Located in Saint Marcel d’Ardèche on the western side of the Rhône river, at the very end of the gorge of the Ardèche, Mas de Libian has belonged to the Thibon family since 1670. A family winery handed down from generation to generation, these 25 hectares have always been worked organically and are certified biodynamic by Demeter.
Gustave Thibon (1903- 2001) began working as a farmer when his father was away fighting in World War I, then shifted to focus more on philosophy.
His third child, Jean-Pierre Thibon (known as “Papou”), married Jacqueline (alias: Ou-i) in 1974. A cardiologist, she left a life in medicine to work in the vines. They lived happily ever after and… had a lot of daughters: Hélène, Catherine, and Cécile.

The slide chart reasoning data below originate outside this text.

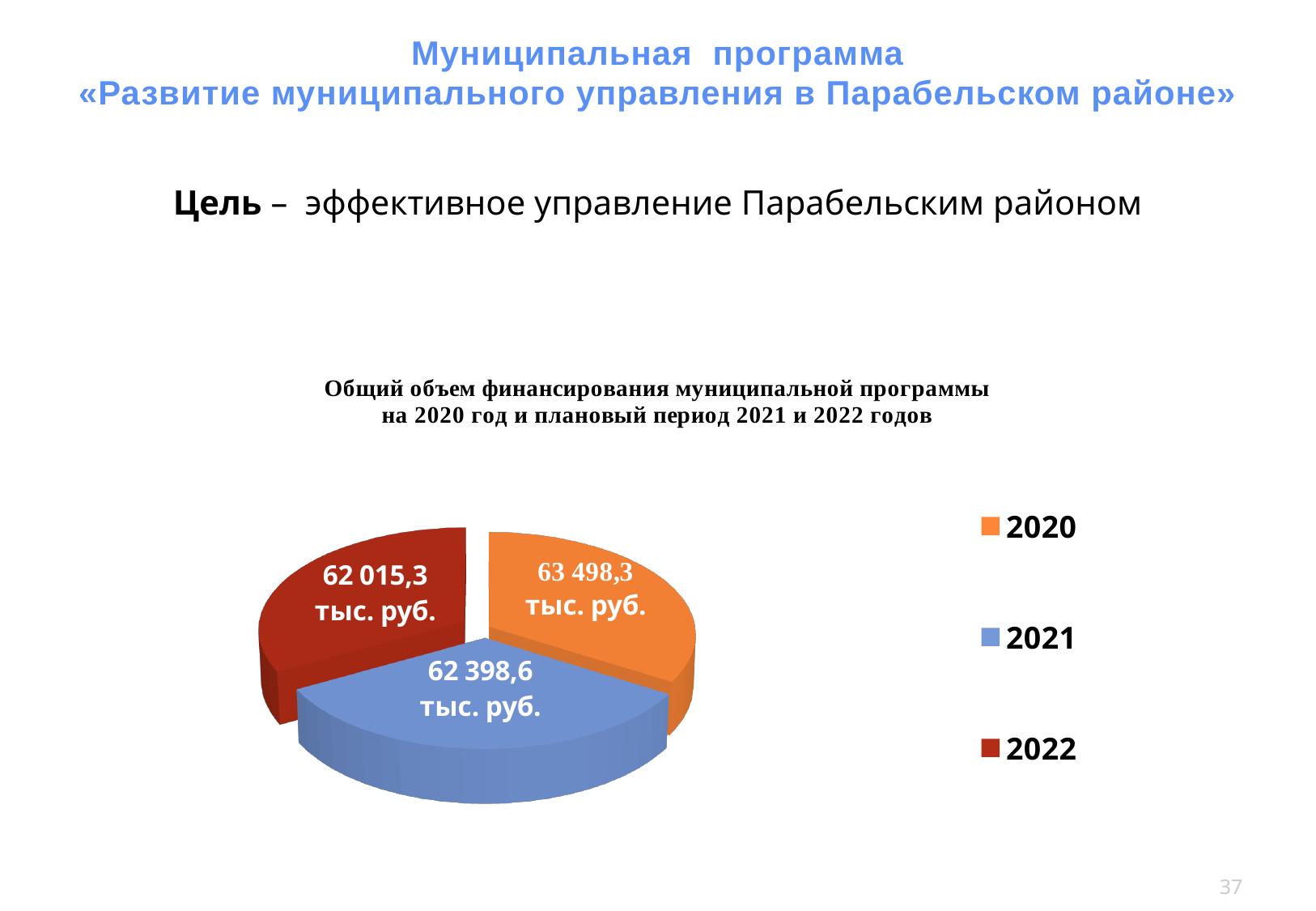
What is the funding value for 2020 in the pie chart? 63 498,3 тыс. руб. What is the funding value for 2021 in the pie chart? 62 398,6 тыс. руб. How many slices does the pie chart have? 3 Which colour represents 2021 in the pie chart? Blue What type of chart is shown on the slide? Pie chart Which year has the largest funding value in the pie chart? 2020 How many entries does the legend list? 3 What is the funding value for 2022 in the pie chart? 62 015,3 тыс. руб. Which year has the smallest funding value in the pie chart? 2022 Which is larger, the funding value for 2020 or for 2022? 2020 What is the difference between the funding values for 2021 and 2022? 383,3 тыс. руб. What is the difference between the funding values for 2020 and 2021? 1 099,7 тыс. руб.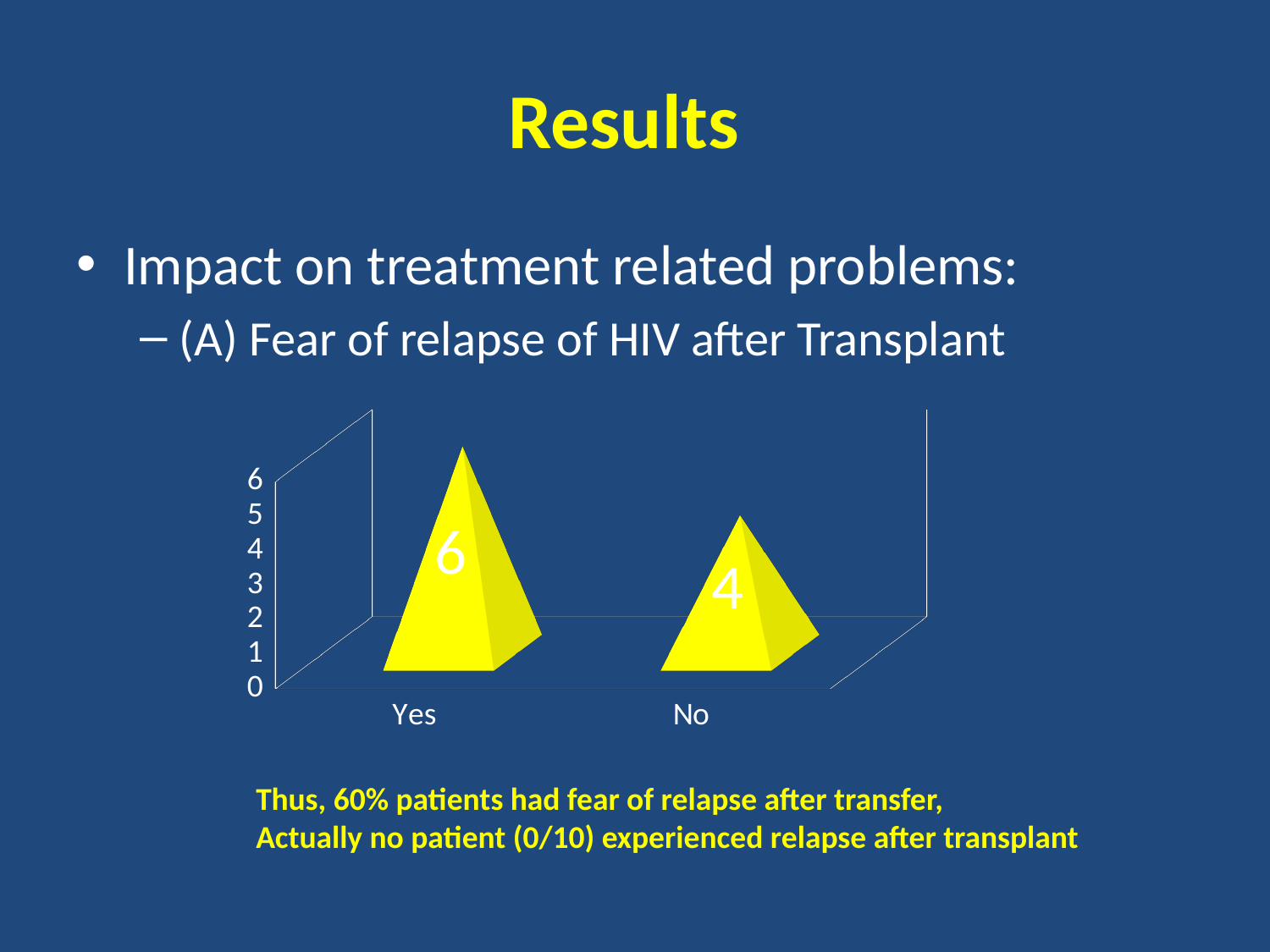
What colour are the bars in the chart? yellow What is the value for Yes? 6 How many categories are shown on the x axis? 2 Which category has the highest value? Yes Which is larger, the value for Yes or the value for No? Yes What is the total of the values for Yes and No? 10 Which category has the lowest value? No What is the highest value shown on the vertical axis? 6 What is the difference between the values for Yes and No? 2 What is the value for No? 4 What kind of chart is shown on the slide? bar chart Is the value for No greater or less than 5? less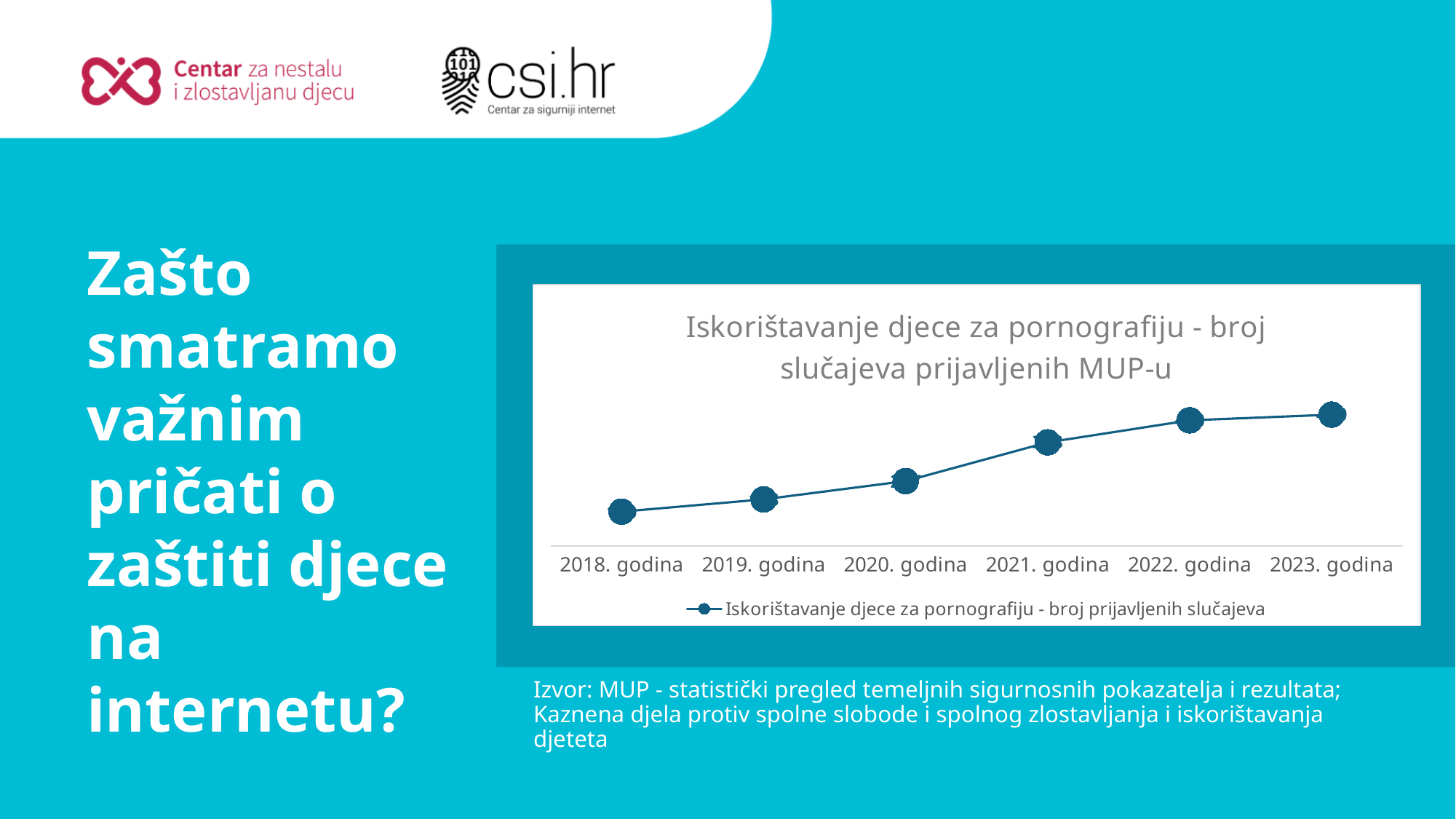
What is the title of the chart? Iskorištavanje djece za pornografiju - broj slučajeva prijavljenih MUP-u What kind of chart is shown on the slide? line chart Which is larger, the value for 2018. godina or the value for 2020. godina? 2020. godina What is the legend entry of the series in the chart? Iskorištavanje djece za pornografiju - broj prijavljenih slučajeva Which is larger, the value for 2021. godina or the value for 2019. godina? 2021. godina How many years are plotted on the x axis of the chart? 6 What is the first year shown on the x axis of the chart? 2018. godina Which is larger, the value for 2022. godina or the value for 2020. godina? 2022. godina How many series does the chart legend list? 1 Do the values in the chart rise or fall from 2018. godina to 2023. godina? rise Which year has the lowest value in the chart? 2018. godina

Jean-Pierre decided that the main activity at Libian would be wine: he built a cellar in 1970, which was later enlarged in 1982. The vines were, from the beginning, under organic agriculture: they plowed the soils, hoed by hand in the spring, treated the vines with copper and sulfur, etc. A continuation of this philosophy and an important milestone for the domaine was being certified biodynamic in 2005.
The vineyards are primarily exposed south and southwest, with some facing north (where the Syrah vines are planted). These vines are on what were once terraces of the Rhône river, and we are lucky enough to have a remarkable view of the whole valley: the Trois Becs, the Lance, Mount Ventoux, the Dentelles de Montmirail, the Alpilles, etc.
The soils of our Côte du Rhône parcels are composed of clay and limestone with some rocks. For our wines that are classified as Côte du Rhône Villages, however, the terroir is uniquely that of large round river rocks and red clay.
The average age of our vines is fairly high, at about 30 years old. Only organic and biodynamic agriculture methods and endeavor to maintain the balance of nature. The soils are plowed and hoed:it never use weed killers.
They decided to orient themselves fully towards biodynamics starting in the autumn of 2005 with Demeter certification. And in November 2006, the handsome workhorse Nestor came to help plow and turn the soil in the vineyards.
The vines are pruned in the gobelet (goblet) style. This is the traditional pruning method for the southern part of France known as the “Midi.” It is this particular way of training their vines that will allow them to last for years to come.
In the spring, they systematically de-bud by hand in all of their parcels in order to limit yields at an earlier stage in the vine’s growth. they will also green harvest at the end of July if it’s necessary.
They start harvest in early September, beginning in the parcels that ripen earliest (they have a nice exposition and are sheltered from the strong southern winds). Harvest is done exclusively by hand and their team is trained to select only the healthiest grapes from each vineyard to go into their wines.